In line with her realworld beliefs in the transmigration of souls and other psychic doings, Dion Fortune recounts a body swap in the wryly titled “The Subletting of the Mansion”. Editor Ashley reveals that Seabury Quinn’s series starring Jules de Grandin retains the honor of being the longest set of adventures in this genre. Reading “The Jest of Warburg Tantavul”, a lurid, captivating exercise in incest and beyond-the-grave revenge, one sees how Quinn racked up such a compelling run. More somber and tragic is “The Soldier”, by A.M. Burrage, wherein a martial specter is shown to arise from carnal betrayals. Another evildoer in the form of a sorcerer named Rathin Memory plagues an innocent young woman in Sydney Horler’s “The Horror of the Height”. Almost a novella, “The Mystery of Iniquity” by L. Adams Beck, gives us a battle between investigator James Livingstone and a psychically powerful woman turned to paths of damnation by her own father.

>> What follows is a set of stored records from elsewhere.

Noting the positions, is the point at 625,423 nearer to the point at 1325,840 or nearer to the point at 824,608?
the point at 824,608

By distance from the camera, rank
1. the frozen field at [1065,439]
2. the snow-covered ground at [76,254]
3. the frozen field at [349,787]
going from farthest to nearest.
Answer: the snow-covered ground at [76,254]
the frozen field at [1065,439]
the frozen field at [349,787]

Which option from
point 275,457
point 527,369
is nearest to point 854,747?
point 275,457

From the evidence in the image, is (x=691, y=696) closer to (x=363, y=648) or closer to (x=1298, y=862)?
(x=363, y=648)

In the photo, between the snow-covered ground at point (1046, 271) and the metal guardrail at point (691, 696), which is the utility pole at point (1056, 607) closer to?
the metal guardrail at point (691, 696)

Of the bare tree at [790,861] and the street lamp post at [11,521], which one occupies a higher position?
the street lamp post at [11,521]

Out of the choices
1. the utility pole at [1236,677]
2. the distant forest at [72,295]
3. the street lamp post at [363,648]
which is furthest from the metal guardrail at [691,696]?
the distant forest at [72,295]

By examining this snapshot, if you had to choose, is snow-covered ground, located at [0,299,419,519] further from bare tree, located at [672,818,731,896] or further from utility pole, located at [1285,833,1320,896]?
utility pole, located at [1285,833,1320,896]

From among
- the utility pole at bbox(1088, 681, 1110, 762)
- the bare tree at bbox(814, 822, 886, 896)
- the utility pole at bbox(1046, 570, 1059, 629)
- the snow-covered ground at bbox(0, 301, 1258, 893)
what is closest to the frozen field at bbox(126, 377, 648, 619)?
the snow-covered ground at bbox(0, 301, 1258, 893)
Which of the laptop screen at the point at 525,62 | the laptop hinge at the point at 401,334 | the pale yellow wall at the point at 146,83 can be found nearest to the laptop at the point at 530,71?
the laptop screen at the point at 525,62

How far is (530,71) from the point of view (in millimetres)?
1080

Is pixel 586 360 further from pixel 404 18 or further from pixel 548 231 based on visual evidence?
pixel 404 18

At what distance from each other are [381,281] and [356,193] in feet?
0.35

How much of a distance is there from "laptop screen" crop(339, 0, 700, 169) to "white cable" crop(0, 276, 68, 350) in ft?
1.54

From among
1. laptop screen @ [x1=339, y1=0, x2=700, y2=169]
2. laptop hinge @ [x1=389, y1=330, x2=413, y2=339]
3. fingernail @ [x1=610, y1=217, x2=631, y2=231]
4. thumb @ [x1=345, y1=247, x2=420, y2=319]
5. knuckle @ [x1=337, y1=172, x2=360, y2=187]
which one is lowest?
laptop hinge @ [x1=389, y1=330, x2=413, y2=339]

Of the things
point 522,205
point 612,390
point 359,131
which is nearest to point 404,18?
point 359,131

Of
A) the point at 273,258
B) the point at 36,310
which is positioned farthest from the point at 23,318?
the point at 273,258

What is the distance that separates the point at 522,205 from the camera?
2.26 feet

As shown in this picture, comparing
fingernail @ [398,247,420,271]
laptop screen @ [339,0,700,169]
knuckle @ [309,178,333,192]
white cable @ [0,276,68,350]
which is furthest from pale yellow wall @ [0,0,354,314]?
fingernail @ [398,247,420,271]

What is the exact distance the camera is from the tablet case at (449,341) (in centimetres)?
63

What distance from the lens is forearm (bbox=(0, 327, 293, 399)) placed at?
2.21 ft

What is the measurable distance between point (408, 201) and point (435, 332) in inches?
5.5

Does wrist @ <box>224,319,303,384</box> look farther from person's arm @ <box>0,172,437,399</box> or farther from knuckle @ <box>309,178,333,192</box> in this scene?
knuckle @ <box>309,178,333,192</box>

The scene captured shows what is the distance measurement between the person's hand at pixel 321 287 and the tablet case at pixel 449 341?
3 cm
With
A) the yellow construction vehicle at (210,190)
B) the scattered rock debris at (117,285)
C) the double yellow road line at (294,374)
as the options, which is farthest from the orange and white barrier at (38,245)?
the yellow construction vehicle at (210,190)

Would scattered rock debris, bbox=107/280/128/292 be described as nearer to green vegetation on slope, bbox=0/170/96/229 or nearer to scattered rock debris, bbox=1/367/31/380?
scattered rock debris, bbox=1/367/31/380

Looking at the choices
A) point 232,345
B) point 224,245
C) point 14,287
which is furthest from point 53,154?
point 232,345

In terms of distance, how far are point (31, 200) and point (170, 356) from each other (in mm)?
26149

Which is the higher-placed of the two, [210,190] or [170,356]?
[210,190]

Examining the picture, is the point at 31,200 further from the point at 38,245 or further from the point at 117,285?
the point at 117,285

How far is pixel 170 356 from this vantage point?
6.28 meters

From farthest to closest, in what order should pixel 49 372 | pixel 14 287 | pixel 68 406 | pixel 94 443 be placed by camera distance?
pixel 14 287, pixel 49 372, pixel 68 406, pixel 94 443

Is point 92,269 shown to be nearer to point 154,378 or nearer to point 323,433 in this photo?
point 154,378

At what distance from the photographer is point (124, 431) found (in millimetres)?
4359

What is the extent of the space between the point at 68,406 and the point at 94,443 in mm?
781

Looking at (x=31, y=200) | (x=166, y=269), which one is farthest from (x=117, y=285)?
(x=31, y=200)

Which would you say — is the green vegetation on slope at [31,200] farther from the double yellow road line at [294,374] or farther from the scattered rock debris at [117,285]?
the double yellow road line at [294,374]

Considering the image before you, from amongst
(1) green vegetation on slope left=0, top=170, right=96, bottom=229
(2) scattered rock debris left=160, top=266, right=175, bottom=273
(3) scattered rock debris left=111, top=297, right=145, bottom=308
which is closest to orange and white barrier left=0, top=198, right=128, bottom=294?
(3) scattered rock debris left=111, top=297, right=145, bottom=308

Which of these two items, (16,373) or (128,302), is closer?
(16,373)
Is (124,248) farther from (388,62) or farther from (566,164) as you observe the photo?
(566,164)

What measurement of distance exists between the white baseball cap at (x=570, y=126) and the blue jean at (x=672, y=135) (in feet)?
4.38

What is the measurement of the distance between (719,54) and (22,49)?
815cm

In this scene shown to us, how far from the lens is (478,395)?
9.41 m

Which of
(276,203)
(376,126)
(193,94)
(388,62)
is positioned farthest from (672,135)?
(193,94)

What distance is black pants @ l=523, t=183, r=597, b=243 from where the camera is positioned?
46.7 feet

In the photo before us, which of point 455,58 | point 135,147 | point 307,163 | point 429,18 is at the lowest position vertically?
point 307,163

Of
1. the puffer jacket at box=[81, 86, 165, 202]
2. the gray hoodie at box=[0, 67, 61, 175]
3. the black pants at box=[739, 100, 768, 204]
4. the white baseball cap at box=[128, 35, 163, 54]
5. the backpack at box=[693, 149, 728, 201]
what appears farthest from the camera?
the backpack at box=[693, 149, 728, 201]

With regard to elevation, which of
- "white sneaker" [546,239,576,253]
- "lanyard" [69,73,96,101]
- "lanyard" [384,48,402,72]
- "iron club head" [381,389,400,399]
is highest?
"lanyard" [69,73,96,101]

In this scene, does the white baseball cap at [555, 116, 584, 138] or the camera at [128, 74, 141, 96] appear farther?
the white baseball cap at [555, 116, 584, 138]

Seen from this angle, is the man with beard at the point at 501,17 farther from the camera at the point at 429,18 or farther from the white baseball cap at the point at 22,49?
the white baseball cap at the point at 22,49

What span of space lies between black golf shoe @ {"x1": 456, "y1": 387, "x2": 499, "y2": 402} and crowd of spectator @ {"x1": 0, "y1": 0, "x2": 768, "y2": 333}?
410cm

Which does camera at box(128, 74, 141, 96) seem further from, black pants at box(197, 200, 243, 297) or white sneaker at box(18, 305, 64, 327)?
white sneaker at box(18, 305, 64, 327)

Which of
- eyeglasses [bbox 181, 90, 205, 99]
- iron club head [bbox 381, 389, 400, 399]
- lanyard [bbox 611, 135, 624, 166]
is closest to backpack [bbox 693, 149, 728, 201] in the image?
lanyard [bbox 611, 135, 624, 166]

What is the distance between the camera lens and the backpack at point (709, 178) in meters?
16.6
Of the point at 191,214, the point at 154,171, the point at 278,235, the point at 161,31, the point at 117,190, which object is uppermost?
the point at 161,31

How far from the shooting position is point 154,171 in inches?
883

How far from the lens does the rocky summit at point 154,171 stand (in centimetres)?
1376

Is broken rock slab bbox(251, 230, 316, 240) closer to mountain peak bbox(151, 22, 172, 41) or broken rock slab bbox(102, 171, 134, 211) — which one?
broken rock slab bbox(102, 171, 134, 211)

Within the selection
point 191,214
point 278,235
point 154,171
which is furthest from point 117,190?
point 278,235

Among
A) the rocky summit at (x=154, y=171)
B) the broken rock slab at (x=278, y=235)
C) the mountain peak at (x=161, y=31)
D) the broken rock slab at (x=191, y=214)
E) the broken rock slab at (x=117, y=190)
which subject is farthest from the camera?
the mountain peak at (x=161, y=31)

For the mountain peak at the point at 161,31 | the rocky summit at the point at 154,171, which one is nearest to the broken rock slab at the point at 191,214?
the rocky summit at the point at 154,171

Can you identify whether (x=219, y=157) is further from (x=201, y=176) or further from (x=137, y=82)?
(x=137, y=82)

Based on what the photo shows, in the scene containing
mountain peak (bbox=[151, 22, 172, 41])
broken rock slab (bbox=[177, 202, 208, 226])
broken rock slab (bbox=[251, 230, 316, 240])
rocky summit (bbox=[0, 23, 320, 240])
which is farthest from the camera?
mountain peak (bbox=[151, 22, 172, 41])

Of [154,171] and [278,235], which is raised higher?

“The Thought-Monster”, by Amelia Reynold Long, shows us the fatal folly of dabbling in existential exercises, as a man unwittingly conjures up a deadly tulpa-type entity. What possible motive could a ghost have for stealing shoes and boots and other leather items only? Henry S. Whitehead discloses a very good answer in “The Shut Room”. Meanwhile, Gordon MacCreagh, in “Dr. Muncing, Exorcist”, has to deal with a seance-conducting housewife whose foolish hobby brings a new evil into the world.  His victory is incomplete. A church features not one but two ghosts in “The Case of the Haunted Cathedral”.  Margery Lawrence ingeniously weaves their fates together. Manly Wade Wellman introduces us to John Thunstone, who has to contend with an entire aboriginal race of malicious creatures in “The Shonokins”.

What could be the cause of a spiritual malaise that only manifest when it snows? The answer involves surprising pathos in “The Dead of Winter Apparition”, by Joseph Payne Brennan. Brennan also amusingly nominates himself as the Watson sidekick in all these tales of Lucius Leffing. The vast majority of our tales have occurred in the UK and the USA, but with “The Garden of Paris”, by Eric Williams, we journey to France, where Monsieur Delacroix of the UNO must unravel the mystery of screams in the Paris night which occur but once a month.

Our final two authors are heirs to all that has preceded them, being still with us and productive, carrying the tradition of occult sleuth forward into the twenty-first century. Mark Valentine gifts us with “St. Michael and All Angels”, wherein our second haunted church harbors not human spirits, but something more bestial. And finally in Jessica Amanda Salmonson’s “Jeremiah”, a Christmas exorcism goes awry when ghost and victim change places.

Because many of these stories appeared not in the pulps but in the “slicks” of their day, the prose in all of them is accomplished and inviting. Despite what some might regard as juvenile trappings—supernatural monsters are the stuff of nurseries and dime novels, right?—the themes of the stories are very complex and mature: love and hate, revenge and forgiveness, ambition and despair: all the emotions and events that you might find in a great Russian novel are explored. The various investigators run the gamut: from cerebral and almost effete, to brawny brawlers. And we traverse venues from high society to low. All in all, these selections, curated so wisely and creatively by Mike Ashley, are a deep tranche through a century or more of many sociopolitical, cultural and interpersonal matters.

Not only do these wildly heterogeneous yet companionable stories still provide scads of thrills and sheer entertainment, but they also illuminate such modern phenomena as The X-Files and Ghostbusters, Hellboy, and the Shadow Police novels of Paul Cornell. Read them to savor the roots of a timeless field.


Paul Di Filippo has been writing professionally for over thirty years, and has published almost that number of books. He lives in Providence RI, with his mate of an even greater number of years, Deborah Newton.